Philosophical Productive Discussion
#22
(09-23-2023, 01:59 PM)Eric Cartman wrote: We have very recent historical data on how successful long term pushing societal change through force rather than persuasion is in pandemic mask mandates, and the resultant pushback.

We can argue as to whether anyone was actually forced to wear a mask, and as someone whose job it was to literally ensure people wore masks before they entered a building, I can assure you we did not.

(09-23-2023, 01:59 PM)Eric Cartman wrote: This is a very US-centric perspective.

The idea that change only happens through violence because those are the examples that happened to you is in itself an example of US exceptionalism.
If you'd stayed a UK colony, you'd have had slavery abolished in 1807 like the rest of the empire.
That was done through persuasion.
People had a moral imperative that enslaving another human is fundamentally wrong, and managed to persuade people of that stance.

Also, as an FYI, slavery is not 'over'. There are actually more people in slavery today in absolute numbers than at the very height of the transatlantic slave trade.
It doesn't get much traction in US politics because the people taking up all the oxygen discussing 'slavery' are demanding recompense for historical grievance, not actually attempting to address what remains an ongoing global societal ill.

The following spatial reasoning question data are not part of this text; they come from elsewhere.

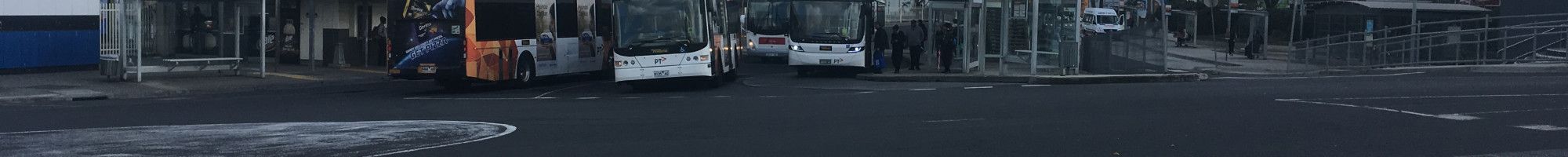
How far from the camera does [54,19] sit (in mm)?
29516

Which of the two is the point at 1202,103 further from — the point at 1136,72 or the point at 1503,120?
the point at 1136,72

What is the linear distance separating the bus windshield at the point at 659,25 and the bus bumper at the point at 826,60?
213 inches

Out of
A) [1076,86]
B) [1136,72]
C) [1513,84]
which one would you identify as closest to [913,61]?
[1136,72]

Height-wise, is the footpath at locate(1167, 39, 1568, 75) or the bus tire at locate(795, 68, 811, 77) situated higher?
the footpath at locate(1167, 39, 1568, 75)

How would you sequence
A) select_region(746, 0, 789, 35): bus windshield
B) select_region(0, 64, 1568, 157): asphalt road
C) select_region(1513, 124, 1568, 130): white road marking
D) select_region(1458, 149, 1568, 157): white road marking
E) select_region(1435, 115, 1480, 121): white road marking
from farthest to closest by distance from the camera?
select_region(746, 0, 789, 35): bus windshield < select_region(1435, 115, 1480, 121): white road marking < select_region(1513, 124, 1568, 130): white road marking < select_region(0, 64, 1568, 157): asphalt road < select_region(1458, 149, 1568, 157): white road marking

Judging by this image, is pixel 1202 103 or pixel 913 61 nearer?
pixel 1202 103

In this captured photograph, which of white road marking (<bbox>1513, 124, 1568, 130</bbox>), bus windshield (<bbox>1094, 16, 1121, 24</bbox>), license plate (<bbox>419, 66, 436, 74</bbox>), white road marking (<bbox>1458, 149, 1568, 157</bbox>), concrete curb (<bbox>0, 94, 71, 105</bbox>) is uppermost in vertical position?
bus windshield (<bbox>1094, 16, 1121, 24</bbox>)

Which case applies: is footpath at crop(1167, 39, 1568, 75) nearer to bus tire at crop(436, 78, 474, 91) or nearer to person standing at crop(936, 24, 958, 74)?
person standing at crop(936, 24, 958, 74)

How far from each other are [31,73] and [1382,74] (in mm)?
20912

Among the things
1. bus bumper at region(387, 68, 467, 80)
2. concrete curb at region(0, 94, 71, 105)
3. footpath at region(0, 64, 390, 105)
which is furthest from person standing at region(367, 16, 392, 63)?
concrete curb at region(0, 94, 71, 105)

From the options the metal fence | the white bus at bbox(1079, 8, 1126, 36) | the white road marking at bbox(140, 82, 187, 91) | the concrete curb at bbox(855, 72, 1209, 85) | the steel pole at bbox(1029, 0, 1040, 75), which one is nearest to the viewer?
the white road marking at bbox(140, 82, 187, 91)

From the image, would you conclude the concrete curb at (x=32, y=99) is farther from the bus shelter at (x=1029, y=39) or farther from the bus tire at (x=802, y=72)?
the bus shelter at (x=1029, y=39)

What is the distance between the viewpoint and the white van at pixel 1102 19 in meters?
61.6

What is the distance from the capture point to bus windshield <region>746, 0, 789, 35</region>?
34125 millimetres
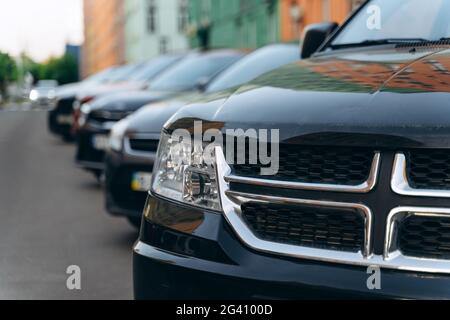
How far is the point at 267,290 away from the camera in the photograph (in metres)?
2.38

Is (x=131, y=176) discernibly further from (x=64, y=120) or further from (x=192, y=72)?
(x=64, y=120)

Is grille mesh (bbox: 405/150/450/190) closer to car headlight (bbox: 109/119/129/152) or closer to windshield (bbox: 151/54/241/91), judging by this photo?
car headlight (bbox: 109/119/129/152)

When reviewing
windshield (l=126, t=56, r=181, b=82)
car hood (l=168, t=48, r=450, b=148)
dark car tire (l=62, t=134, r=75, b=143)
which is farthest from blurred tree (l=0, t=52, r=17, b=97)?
dark car tire (l=62, t=134, r=75, b=143)

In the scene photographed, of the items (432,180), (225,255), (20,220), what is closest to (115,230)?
(20,220)

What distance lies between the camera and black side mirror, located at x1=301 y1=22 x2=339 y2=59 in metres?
4.35

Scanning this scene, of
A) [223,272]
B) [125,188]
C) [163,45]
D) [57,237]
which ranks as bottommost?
[57,237]

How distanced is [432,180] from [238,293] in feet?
2.14

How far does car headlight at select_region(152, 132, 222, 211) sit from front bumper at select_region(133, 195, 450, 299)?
0.12 ft

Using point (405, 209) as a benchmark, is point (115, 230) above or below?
below

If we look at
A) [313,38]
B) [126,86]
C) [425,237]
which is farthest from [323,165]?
[126,86]

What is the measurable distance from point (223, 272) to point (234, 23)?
34.7 meters

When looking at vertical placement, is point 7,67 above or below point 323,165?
above

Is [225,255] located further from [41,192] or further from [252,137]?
[41,192]

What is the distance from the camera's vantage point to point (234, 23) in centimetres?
3656
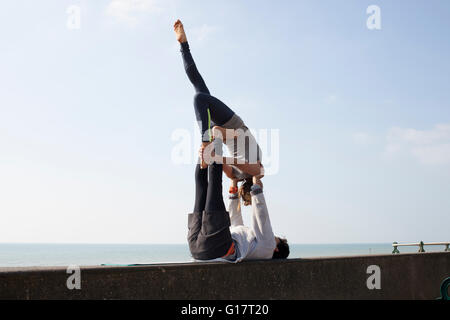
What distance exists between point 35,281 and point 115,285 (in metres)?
0.52

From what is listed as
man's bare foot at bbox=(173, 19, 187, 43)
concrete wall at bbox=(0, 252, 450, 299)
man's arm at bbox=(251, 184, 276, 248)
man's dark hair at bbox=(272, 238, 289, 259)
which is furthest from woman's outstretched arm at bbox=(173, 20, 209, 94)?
concrete wall at bbox=(0, 252, 450, 299)

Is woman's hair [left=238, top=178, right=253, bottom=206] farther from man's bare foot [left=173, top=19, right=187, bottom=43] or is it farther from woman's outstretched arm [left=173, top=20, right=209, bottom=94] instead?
man's bare foot [left=173, top=19, right=187, bottom=43]

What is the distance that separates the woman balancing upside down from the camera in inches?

You're not really wrong with any of this, (except saying I said change only happens through violence, which I didn't do) but this is due to my knowledge mainly being limited to US history and living in the US. I was not clear that I was speaking primarily from a US perspective. I would not presume to speak on UK politics or history. In other words, it was intentionally US-centric, not out of a sense of superiority, but of limited scope on my part.

However, I will point out that Slavery did end (sort of) in the US with violence and did not in the UK. The moral imperative persuasion worked in the UK. It didn't work in the US. It follows that the countries will follow similar paths on many things throughout history, i.e. the US is much less amenable to persuaded change. Why that's not true for the UK, i'll leave up to you.

As for slavery being over, you're also correct: as per the 13th amendment, slavery is still legal in regards to the prison system.

(09-23-2023, 01:59 PM)Eric Cartman wrote: But people did flip out when the NHS was proposed. On exactly those grounds.
"Why should I have to pay for fat smoking whoremongers health care?"
It was through rhetoric that the public were persuaded.
[Image: DYMGIpGWsAEZGWr.jpg]

Now that we have it, it would be absolute political suicide to suggest getting rid of it, because everyone can see the benefit.
The incremental change that doesn't make the sky fall established the precedence for further change.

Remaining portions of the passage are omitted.